There's something to be said about deliberately isolating you and eight of your closest and craziest friends at a cabin in BFE Wisconsin. You know going into it that you're going to possibly knock back a few too many beers, see a bit too much flesh, and walk away with a third-degree burn. I'm happy to report that I only escaped the latter. Despite the ten cases of beer and lost articles of clothing, I somehow managed to remember to continuously apply 8-spf sunblock, which sadly only darkened the embarassing shadow of my farmers tan.
Photo: It may be 9am, but those drinks definitely have liquor in them.

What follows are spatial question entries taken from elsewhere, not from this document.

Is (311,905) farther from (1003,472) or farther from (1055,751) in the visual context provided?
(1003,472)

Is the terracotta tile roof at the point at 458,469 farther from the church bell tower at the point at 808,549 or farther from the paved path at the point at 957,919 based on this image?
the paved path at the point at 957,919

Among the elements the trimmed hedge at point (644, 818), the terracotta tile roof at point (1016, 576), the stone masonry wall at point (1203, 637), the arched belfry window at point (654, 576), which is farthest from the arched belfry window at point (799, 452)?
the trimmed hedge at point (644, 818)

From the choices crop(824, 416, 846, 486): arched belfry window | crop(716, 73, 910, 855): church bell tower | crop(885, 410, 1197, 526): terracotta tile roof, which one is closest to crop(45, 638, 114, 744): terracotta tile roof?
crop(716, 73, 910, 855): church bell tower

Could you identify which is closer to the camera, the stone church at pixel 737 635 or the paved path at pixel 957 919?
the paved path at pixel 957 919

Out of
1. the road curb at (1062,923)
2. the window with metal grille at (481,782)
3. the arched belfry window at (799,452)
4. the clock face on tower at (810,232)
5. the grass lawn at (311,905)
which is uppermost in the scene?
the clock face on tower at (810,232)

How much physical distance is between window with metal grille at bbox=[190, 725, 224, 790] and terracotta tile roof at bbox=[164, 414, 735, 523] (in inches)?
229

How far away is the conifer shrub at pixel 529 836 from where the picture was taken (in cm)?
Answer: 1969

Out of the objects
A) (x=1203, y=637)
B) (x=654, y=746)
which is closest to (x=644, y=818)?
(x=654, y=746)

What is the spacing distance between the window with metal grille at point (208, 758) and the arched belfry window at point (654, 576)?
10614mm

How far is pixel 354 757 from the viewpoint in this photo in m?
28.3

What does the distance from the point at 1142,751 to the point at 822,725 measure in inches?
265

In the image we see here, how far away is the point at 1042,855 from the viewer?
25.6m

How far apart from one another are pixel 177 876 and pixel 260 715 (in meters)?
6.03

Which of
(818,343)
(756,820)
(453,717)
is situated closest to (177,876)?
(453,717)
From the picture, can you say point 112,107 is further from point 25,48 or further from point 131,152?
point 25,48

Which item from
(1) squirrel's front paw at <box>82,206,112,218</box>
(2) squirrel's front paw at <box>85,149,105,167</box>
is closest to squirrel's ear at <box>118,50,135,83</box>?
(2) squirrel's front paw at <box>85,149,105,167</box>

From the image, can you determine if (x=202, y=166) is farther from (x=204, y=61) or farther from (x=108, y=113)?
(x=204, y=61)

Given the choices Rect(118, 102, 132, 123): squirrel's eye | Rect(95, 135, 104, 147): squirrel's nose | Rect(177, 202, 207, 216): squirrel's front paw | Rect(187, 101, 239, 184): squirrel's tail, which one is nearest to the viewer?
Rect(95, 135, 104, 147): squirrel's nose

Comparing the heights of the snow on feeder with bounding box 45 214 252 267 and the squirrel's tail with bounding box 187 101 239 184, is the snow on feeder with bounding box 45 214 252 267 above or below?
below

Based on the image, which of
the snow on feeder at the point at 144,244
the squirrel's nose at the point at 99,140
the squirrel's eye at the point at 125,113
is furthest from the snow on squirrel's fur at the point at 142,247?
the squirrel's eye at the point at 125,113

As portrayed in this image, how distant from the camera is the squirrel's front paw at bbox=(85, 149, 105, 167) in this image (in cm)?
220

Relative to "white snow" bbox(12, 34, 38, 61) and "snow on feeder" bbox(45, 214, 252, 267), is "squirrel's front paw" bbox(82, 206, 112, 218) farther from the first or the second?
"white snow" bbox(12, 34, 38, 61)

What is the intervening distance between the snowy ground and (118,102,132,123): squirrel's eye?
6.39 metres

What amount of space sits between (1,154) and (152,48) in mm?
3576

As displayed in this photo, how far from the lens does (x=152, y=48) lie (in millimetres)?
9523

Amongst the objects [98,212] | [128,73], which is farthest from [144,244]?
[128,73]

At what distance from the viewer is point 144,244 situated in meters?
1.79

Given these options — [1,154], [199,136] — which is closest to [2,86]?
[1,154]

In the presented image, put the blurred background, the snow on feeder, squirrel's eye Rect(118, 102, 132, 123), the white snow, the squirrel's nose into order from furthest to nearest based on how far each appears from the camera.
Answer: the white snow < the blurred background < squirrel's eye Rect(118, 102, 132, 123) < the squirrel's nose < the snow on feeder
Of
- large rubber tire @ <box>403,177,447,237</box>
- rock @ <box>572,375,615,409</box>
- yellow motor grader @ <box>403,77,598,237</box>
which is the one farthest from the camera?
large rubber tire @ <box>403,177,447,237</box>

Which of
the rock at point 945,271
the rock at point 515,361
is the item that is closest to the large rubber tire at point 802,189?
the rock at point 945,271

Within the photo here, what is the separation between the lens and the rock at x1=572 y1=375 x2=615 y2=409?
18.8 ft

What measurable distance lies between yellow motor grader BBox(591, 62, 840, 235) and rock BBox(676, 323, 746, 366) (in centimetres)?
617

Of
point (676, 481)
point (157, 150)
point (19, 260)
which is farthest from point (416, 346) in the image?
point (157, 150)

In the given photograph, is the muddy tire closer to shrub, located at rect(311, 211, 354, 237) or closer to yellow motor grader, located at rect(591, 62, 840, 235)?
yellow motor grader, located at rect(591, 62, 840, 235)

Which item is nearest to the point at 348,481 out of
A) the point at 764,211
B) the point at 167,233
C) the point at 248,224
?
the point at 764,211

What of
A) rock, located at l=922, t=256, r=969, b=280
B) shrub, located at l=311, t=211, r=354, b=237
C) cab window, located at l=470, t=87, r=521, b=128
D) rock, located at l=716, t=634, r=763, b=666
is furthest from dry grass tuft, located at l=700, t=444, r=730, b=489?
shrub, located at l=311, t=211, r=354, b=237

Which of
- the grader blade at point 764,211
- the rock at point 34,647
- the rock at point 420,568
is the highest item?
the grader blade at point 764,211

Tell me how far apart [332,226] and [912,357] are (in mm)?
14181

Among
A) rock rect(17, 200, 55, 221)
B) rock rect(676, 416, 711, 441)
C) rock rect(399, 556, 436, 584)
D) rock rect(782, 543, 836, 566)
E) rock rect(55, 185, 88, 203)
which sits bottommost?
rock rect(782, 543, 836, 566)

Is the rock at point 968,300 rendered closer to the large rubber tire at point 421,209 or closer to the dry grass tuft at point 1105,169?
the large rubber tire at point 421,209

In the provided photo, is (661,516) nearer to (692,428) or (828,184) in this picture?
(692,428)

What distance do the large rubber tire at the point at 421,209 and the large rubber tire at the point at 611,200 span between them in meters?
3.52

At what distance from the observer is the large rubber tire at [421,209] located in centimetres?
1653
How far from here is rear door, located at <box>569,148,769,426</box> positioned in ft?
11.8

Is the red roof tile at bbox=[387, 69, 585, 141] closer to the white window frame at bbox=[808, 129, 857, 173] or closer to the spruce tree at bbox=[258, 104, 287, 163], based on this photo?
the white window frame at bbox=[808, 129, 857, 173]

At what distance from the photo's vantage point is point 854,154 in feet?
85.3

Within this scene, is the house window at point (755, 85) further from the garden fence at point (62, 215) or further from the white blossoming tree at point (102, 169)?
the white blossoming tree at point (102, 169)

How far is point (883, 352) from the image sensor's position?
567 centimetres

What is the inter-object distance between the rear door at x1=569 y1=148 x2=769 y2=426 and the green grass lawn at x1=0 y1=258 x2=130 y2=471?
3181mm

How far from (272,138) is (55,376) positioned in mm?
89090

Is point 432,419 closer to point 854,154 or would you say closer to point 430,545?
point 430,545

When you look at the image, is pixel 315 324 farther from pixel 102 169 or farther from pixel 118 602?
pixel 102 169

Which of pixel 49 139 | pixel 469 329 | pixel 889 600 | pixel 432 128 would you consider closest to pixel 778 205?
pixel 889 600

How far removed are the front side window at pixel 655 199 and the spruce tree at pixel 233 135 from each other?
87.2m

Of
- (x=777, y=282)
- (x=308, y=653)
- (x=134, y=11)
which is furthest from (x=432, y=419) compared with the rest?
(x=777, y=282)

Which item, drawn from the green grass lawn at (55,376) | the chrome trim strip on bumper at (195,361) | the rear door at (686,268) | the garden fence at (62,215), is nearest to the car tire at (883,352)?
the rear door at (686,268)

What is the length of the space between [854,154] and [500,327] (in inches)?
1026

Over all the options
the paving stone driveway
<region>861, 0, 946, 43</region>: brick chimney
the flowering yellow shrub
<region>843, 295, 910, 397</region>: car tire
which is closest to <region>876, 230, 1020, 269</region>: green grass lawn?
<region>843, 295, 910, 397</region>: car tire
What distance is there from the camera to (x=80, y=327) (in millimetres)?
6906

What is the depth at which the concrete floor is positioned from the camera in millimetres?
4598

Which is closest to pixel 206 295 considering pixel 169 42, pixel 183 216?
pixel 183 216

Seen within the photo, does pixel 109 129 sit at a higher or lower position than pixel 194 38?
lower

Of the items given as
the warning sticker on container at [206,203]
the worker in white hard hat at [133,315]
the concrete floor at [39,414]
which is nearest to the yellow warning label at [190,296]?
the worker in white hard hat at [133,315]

Highlights of the weekend include some misdemeanor b&e, observing the Milky Way and its shooting stars from the heart of the lake, and the hottub (duh, but minus those damn neighborhood hippies). All nine of us definitely "won" this weekend - as was expected - but the greater goal of getting away from the city and spending it with some of the coolest people on this earth made the resulting injuries and exhaustion all worth it. As with almost any vacation, I forgot to plan some other fun activity in the week after returning...so now I feel like slitting my wrists with nothing to look forward to.

Anyway, thanks friends. And some advice for 08-08-08: You better watch the fuck out.

Thursday, July 5, 2007

Say no to Cannibalism

I should have read this BEFORE eating lunch, rather than after.

Monday, June 18, 2007

Documentary on Font

Looking to do something a little different, a friend Ashleigh and I ventured downtown on Friday. After a couple of great brews, an amazing bbq burger, and chili fries at Monk's Pub, we strolled over and caught a few minutes of Grant Park Orchestra and Chorus performing Mendelssohn's Elijah, Opus 70. I was surprised to see the entire Pritzker Pavilion PACKED (see prior crappy camera phone post) with people...families, groups of adults sipping wine, passer-bys. Great showing for so soon after the work day ended.

After strolling Millennium Park for a bit, we ventured on to the Gene Siskel Film Center where (thanks to Fuzzy Gerdes at Metroblogging Chicago) we had tickets to Helvetica. Though I'm not a graphic designer, typesetter, or artist, I found it really interesting. Chicagoist can give you a much better review, but I also recommend. Hurry, it only plays through June 21, 2007.

Wednesday, June 13, 2007

My First Blog

Hi, I'm the new kid in class.

I'd like to thank the already millions of subscribers for finding enlightenment and entertainment within my daily musings, adventures, reviews, and life-altering epiphanies.